Firebug is something more or less equivalent for Mozilla Firefox. There is also a light version available you can embed on your site even. This may be useful for developing on mobile although there are likely better solutions available.

It is very much worth your while to learn to use these tools. They allow you to inspect, modify and learn very fast. They are still quite isolated from actual editors but as I mentioned the future might be more integrated.

LiveReload

As a web developer you have likely hit ctrl-r or a similar shortcut enough. Fret not! You can escape this by using a solution such as LiveReload. By using it the browser will refresh itself. Technically it is quite simple. On browser side you have a plugin which communicates with a server that watches the files you modify. When a file has been modified (and saved) it will trigger refresh. In case of LiveReload changes made to CSS are made on the page without a refresh allowing fast iteration.

I know it might sound like a small thing. In practice small things such as this count, though, and allow you to focus on the essential rather than refreshing the page while you are iterating.

JSLint and JSHint

JSLint and its less opinionated cousin JSHint generate a bunch of warnings. At times these helpers reveal actual issues so you had better take their advice to the heart. I like to use JSHint as it doesn't complain too much but when it's not for nothing. There are plugins available for many editors. It is possible to use the tools as standalone (as a part of your build even).

If you value your time take advantage of these sort of tools. Given JavaScript is so very loose by definition these tools make it a bit less possible to abuse it. You will still run into issues at times but at least these allow you to eliminate some of the most foolish ones. Don't be a fool, use a proper tool.

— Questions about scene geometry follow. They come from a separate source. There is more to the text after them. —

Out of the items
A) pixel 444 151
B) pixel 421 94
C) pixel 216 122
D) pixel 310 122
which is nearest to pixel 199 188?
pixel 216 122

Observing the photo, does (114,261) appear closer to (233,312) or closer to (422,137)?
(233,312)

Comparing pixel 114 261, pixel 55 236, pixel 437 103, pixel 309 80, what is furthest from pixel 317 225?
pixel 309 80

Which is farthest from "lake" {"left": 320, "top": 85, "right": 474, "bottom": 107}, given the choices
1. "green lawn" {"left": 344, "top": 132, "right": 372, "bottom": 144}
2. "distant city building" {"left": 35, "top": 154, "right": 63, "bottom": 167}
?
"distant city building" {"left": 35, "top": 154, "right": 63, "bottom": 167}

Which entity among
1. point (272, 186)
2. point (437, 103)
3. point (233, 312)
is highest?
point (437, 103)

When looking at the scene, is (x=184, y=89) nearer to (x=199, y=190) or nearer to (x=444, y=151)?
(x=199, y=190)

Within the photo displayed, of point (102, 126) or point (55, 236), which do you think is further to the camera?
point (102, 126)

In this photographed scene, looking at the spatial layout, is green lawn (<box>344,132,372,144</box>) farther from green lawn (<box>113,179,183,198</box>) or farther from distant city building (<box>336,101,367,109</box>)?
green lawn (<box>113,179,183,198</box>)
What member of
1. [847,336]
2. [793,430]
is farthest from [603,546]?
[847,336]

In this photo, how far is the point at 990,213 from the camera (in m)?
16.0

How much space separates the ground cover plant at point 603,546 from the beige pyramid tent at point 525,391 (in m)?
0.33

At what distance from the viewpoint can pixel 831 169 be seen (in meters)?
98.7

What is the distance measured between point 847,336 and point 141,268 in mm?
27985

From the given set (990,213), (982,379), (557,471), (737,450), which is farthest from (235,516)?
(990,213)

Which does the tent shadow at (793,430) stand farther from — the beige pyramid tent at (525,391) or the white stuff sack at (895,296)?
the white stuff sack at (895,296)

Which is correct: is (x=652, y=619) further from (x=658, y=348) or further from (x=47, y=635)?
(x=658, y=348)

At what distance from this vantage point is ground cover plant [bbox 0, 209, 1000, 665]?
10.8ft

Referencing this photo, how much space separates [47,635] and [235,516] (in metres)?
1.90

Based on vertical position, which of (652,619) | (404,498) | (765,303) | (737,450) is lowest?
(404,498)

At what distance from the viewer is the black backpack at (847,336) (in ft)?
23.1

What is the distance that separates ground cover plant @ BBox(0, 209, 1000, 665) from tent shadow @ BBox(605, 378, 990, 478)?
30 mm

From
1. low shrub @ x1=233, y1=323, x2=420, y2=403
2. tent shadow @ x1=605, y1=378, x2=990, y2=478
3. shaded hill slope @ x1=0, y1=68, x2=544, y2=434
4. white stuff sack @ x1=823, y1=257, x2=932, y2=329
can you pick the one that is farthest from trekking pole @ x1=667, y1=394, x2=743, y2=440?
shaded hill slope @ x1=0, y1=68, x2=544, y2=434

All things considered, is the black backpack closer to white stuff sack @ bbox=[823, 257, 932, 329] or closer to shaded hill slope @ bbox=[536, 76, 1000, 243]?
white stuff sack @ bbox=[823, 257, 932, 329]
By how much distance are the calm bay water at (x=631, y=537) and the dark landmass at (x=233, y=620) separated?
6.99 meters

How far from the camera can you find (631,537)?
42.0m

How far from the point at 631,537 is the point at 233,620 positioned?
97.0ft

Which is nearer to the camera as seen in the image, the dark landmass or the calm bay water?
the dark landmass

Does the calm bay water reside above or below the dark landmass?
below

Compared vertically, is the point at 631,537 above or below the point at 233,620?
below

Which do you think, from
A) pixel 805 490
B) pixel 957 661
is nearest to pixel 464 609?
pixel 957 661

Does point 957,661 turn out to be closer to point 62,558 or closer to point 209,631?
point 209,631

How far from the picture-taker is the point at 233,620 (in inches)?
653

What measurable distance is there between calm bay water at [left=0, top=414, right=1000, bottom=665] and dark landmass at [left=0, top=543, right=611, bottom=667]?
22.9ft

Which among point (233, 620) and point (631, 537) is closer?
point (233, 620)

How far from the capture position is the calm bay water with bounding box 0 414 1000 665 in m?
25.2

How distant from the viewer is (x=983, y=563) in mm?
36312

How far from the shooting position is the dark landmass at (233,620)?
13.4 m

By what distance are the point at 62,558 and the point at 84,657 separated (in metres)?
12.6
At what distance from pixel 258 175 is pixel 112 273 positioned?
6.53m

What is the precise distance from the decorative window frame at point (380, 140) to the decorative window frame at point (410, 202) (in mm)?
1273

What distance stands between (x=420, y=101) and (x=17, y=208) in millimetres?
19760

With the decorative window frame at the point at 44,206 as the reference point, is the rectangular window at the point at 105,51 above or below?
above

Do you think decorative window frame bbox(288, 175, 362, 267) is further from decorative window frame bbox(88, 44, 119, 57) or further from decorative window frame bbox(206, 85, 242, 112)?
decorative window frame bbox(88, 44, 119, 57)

jsFiddle, jsbin, jsdo.it and co.

Services such as jsFiddle, jsbin and jsdo.it form an entire category of their own. These are development tools that operate directly within your browser. Sometimes I use them to prototyping solutions. Nothing is more fun than the type of interactive development they allow.

The tools are a bit lacking on collaborative department. It is not possible to modify the same code at the same time yet. Also the way they deal with versioning can be a bit interesting. Cloud9 IDE is a solution that aims to fix these problems.

Cloud9 IDE

Web development belongs to web. At least that what the Cloud9 guys seem to believe. Their service integrates well with GitHub and allows you to do more serious development in web. I don't use their service actively but it seems there might be some kind of a future for services such as this. There is something innately powerful in the concept.

Conclusion

In this brief chapter I went through various tools I like to use in my development work. Proper tooling makes a huge difference for a web developer. Besides productivity gains these tools enable development on a different level altogether.